Thursday, March 18, 2010

WANTED: DISPOSABLE DIAPERS FOR ENGLISH CLASS

After a hard day’s labor in the classroom, I sometimes wonder how long it will take for my carefully planned lessons to utterly vanish from my students’ minds. Will some of them disappear from their lives as fast as short-lived spring breezes? Will some last only as long as the shapes of clouds, which fade away almost as fast as they form? Or, if I’m lucky, will some lessons be as enduring as banana peels, which experts tell us take up to five weeks to decompose? It’s an honest question to ask when you’re teaching teenagers, whose lives transform as swiftly as weather patterns. I spend many hours each week painstakingly preparing what I believe are significant lesson plans, but, in my more skeptical moments, I think I may as well be preparing significant bubbles to blow into the breeze. As Emily Dickinson would know, my students’ brains are “wider than the sky”, providing plenty of room for my diminutive lesson plans to drift away in the distance, pop, and pass away. However, there may be hope. Scanning the Internet this morning, I came upon the fact that disposable diapers take upwards of 500 years to decompose.

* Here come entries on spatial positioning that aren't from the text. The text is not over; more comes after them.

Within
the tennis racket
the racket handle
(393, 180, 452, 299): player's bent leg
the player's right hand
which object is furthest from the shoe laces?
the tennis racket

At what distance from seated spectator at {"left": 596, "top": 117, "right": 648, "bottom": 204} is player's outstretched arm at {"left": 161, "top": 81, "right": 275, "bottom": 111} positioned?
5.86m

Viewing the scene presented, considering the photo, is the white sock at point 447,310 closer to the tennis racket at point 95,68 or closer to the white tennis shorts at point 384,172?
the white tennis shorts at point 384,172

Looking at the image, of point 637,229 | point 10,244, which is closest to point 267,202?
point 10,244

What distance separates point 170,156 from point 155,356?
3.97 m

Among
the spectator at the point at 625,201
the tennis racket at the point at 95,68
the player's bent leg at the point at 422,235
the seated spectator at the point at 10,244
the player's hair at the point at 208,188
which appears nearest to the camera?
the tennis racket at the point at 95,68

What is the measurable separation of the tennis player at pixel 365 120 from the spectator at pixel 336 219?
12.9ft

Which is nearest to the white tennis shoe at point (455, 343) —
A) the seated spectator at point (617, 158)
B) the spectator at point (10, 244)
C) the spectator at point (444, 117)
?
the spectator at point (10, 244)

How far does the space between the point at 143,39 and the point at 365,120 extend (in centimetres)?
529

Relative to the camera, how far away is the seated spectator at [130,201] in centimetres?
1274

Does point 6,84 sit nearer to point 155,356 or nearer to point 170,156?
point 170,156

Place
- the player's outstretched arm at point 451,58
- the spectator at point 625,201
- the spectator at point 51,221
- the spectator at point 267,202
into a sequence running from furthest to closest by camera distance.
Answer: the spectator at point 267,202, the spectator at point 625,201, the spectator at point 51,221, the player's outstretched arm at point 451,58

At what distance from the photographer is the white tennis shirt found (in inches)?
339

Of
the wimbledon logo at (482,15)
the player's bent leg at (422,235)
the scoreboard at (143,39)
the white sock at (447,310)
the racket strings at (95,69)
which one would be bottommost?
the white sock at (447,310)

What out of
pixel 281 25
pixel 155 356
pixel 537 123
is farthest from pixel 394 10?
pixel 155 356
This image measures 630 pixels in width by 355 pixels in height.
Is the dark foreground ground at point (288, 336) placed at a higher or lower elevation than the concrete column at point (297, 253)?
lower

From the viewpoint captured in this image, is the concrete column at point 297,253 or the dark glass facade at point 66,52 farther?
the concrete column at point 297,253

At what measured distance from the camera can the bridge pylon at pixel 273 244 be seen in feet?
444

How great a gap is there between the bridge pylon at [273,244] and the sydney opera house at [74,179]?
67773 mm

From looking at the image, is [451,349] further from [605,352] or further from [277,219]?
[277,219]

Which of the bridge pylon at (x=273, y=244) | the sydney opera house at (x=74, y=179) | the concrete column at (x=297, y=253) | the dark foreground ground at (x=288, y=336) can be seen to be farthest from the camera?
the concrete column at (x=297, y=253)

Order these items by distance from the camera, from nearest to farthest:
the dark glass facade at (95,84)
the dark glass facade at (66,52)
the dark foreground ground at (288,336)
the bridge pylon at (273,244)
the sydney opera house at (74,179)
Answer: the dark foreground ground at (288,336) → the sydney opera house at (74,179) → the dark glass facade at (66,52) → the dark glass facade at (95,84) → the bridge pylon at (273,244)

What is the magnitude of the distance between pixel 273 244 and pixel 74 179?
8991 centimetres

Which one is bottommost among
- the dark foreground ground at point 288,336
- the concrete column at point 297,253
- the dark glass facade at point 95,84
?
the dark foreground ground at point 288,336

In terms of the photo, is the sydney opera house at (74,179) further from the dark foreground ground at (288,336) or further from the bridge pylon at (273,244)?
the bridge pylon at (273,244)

If diapers can withstand the years, why not lessons on symbolism and semicolons? Perhaps, without my realizing it, the lessons I share with my students each day settle inside them like diapers at the dump, silently persisting, refusing to go away. Perhaps years from, even generations from now, the remnants of a lesson on using participles may give off steam enough to set some future life in a fresh direction.